## DIRECTIVE
In the records below, rewrite as a numbered list the lines from the one containing "From the camera, how" through the one containing "the kitchen utensil at point 93,33, the", both included. Drop the blank lines.

## EXTRACTED MATERIAL

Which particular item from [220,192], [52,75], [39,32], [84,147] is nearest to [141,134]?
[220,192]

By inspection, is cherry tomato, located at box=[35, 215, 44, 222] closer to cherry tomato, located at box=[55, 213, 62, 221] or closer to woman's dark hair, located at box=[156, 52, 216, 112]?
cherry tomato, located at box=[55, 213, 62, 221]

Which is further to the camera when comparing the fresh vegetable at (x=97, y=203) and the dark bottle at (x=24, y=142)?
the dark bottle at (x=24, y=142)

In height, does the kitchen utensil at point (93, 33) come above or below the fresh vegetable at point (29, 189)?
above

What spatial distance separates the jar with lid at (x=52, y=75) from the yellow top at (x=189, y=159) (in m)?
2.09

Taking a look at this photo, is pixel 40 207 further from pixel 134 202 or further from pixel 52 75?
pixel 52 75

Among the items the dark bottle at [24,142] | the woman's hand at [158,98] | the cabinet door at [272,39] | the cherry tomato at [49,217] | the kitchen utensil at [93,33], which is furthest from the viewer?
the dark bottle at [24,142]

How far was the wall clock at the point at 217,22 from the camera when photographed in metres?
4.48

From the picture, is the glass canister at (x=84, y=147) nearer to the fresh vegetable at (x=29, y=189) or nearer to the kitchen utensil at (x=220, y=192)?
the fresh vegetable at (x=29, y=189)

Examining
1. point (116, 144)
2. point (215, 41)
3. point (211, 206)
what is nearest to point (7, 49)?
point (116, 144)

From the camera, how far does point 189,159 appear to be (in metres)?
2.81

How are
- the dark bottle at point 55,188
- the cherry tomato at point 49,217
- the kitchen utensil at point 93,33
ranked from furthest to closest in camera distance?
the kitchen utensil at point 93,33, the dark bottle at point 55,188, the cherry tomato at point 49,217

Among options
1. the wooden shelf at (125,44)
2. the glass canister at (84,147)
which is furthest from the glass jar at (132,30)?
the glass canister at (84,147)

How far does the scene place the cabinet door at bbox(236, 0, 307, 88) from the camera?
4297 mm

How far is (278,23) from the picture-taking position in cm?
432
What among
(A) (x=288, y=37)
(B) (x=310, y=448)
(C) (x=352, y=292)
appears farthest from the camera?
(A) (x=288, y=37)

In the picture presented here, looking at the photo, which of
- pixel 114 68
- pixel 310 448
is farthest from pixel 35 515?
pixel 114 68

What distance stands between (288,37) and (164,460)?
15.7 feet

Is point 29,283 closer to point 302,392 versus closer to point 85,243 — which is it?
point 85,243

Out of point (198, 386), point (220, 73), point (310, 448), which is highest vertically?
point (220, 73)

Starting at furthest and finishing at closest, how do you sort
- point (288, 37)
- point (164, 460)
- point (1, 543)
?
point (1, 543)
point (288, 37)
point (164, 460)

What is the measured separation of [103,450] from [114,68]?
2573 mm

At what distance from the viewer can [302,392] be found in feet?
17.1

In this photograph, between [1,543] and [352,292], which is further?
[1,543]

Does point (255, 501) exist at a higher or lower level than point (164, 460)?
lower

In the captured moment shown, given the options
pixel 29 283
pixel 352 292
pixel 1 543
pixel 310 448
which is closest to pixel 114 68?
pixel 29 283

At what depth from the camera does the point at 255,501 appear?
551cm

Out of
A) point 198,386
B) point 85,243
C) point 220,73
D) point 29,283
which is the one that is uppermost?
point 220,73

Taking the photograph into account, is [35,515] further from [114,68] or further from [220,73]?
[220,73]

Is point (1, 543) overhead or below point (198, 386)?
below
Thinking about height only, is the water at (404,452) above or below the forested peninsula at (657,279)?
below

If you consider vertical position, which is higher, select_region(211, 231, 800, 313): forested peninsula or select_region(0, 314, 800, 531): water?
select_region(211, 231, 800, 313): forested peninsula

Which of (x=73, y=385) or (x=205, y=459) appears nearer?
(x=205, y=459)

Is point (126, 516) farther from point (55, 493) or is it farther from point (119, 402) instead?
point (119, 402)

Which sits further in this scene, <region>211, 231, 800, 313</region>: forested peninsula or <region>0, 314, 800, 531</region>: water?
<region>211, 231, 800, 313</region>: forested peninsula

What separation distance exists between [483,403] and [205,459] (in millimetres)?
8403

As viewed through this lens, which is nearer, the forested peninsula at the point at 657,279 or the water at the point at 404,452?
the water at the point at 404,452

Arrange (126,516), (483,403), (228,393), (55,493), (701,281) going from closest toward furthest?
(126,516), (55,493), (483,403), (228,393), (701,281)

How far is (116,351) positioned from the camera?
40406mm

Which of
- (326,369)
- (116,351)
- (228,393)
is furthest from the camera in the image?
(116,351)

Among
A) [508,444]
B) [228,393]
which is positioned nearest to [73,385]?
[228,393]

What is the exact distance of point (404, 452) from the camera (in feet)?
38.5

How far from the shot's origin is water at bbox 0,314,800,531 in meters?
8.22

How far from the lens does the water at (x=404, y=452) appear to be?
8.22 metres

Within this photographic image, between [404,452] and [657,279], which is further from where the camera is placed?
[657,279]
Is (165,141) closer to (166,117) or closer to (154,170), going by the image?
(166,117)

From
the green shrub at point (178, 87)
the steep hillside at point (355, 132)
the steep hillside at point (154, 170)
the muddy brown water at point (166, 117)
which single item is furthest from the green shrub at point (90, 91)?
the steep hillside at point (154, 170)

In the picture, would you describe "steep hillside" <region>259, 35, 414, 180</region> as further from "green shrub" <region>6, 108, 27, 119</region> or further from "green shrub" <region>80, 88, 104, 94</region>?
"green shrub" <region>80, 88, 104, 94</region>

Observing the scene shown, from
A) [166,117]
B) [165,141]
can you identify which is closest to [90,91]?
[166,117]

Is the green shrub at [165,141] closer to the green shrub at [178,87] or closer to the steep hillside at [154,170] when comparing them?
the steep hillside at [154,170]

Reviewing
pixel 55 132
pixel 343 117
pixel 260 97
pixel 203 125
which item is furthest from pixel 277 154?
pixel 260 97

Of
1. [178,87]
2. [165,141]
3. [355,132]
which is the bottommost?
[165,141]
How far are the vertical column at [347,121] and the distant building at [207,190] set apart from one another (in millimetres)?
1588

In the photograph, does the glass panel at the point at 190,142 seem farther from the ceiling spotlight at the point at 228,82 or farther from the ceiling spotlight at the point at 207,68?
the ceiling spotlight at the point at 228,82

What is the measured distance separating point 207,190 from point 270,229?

## THE SOLUTION
1. From the camera, how far does point 189,159 appear to be (in metres)?
2. 2.81
3. How are
4. - the dark bottle at point 55,188
5. - the cherry tomato at point 49,217
6. - the kitchen utensil at point 93,33
7. ranked from furthest to closest in camera distance?
8. the kitchen utensil at point 93,33, the dark bottle at point 55,188, the cherry tomato at point 49,217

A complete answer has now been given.